With an individual assessment of the effect of a toxicant or a complex of Cs on the human health, the question arises regarding the selection of adequate physicochemical and biological indicators, primarily molecular biology. Table 1 presents the main differences between the studies on the effect of hazardous Cs on the body using personalized toxicology from the approaches used within the conventional clinical toxicology.

 

Table 1 / Таблица 1

General and distinctive approaches to toxicity assessment of hazardous chemicals in personalized and clinical toxicology studies

Общие и отличительные подходы к оценке токсичности опасных химических веществ в персонализированной и клинической токсикологии

Indicator	Clinical toxicology	Personalized toxicology
Gender	+	+
Age	+	+
Phenotype	±	+
Genotype	–	+
Epigenetic effects	–	+
Lifestyle	±	+
Health status	+	+
Individual approach to sanitary and chemical control of the condition of production and the environment
Chemical factor	±	+
Habitat of the individual	–	+
Personal monitoring of toxicity (physiological, biochemical, immunological, genetic, pathomorphological, and other biological indicators)
Background levels	+	+
In the dynamics of exposure	±	+
In the long-term	±	+
Cell culture genotypes	±	+
Therapy using genotyping materials	±	+
Factor analysis (principal component analysis, etc.)	±	+
Toxicity assessment results
Average group indicators, including population ones	+	±
Individual (group by genotypes) data	–	+

Note. + — used in the experiment; – — not applicable; ± — not always.

 

To understand the nature of the toxic dynamic effect, information is required on the behavior of Cs, their metabolites, and adducts with nucleic acids and proteins in the biological fluids (for example, in the plasma, blood serum, and urine). It has been reported that the degree and nature of toxic effects largely depend on the rate of formation as well as elimination of the toxic metabolites of xenobiotics:

• polar metabolites formed in the phase 1 of biotransformation with the involvement of oxidoreductases (CYP450) and hydrolases (cholinesterase and carboxylesterase);
• conjugation products formed in the phase 2 of biotransformation with the involvement of N-acetyltransferases, UDP-glucuronyl transferases, glutathione-S-transferases, and sulfotransferases.

The processes of the transport of metabolic products, characterized by the different activities of transport proteins, have a significant effect on the rate of elimination. Isoforms of transport proteins (such as P-gp, OATP, OAT, and MRP) with low activity aggravate the course of intoxication.
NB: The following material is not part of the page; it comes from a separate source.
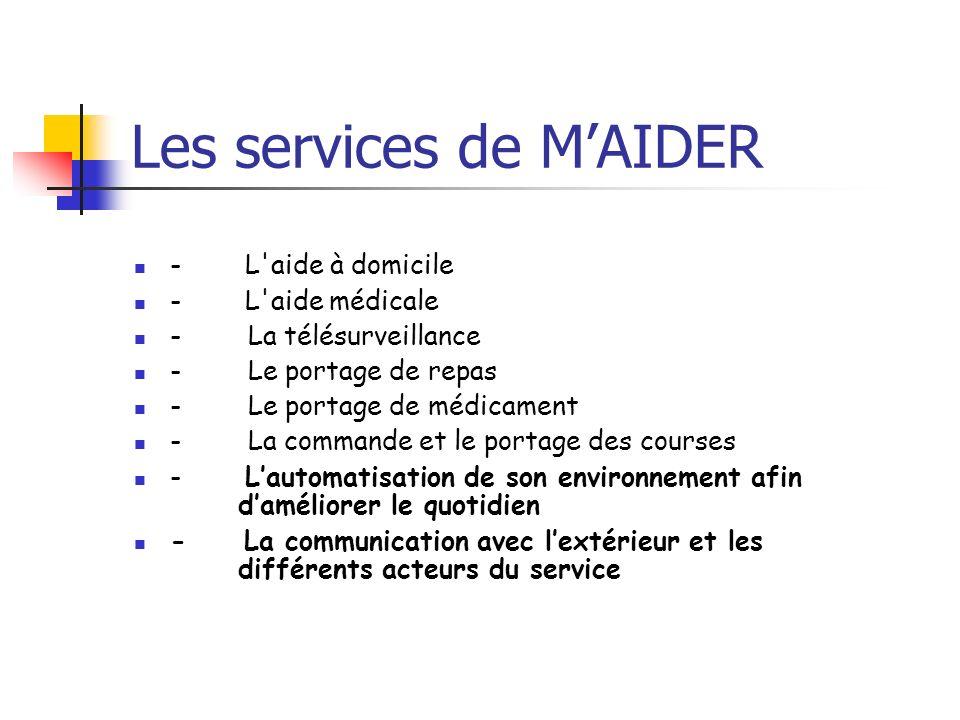 Les services de MAIDER - L'aide à domicile - L'aide médicale - La télésurveillance - Le portage de repas - Le portage de médicament - La commande et l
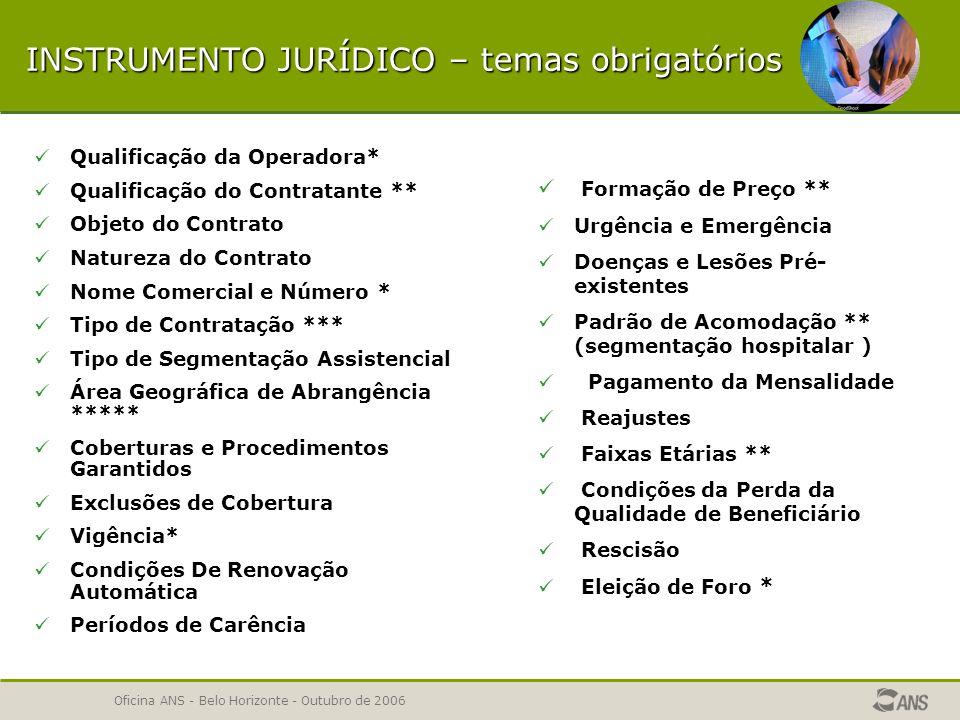 Oficina ANS - Belo Horizonte - Outubro de 2006 INSTRUMENTO JURÍDICO Os instrumentos jurídicos - contrato, regulamento ou outra forma - que formalizem a relação da Operadora com beneficiários de Plano de Saúde, devem conter dispositivos sobre os temas a seguir relacionados, sempre que couber.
Currently, the role of polymorphism of genes that regulate the activity of enzymes of phase 1 (CYP and BCHE) and phase 2 (GST, UGT1А1, and NAT2) of biotransformation of xenobiotics, neurohumoral activity (SLC6A, 5-НТА, 5-HTT, MAOA, DRD4, and COMT), immune (genes STAT4, STAT6, encoding immunoglobulins, cytokines, mutations of genes FOXP3, and UNC13D), cardiovascular (APOE, CETP, PON, FV, eNO, and ADRB), and other systems in the development of multifactorial and chemically determined diseases has been actively studied [4, 13, 16, 20–22]. The role of genetic and environmental factors in the development of polygenic diseases is diverse and unique for each patient, including those being exposed to chemical pollutants.

High sensitivity to the action of toxic Cs can be due to both high and low activities of individual biotransformation enzymes and other systems associated with polymorphisms of the corresponding genes. A relationship exists between the processes of biotransformation and the immune system during the neutralization of Cs, while free radicals are formed with high reactivity to activate antioxidant protection, the lack of which induces oxidative stress.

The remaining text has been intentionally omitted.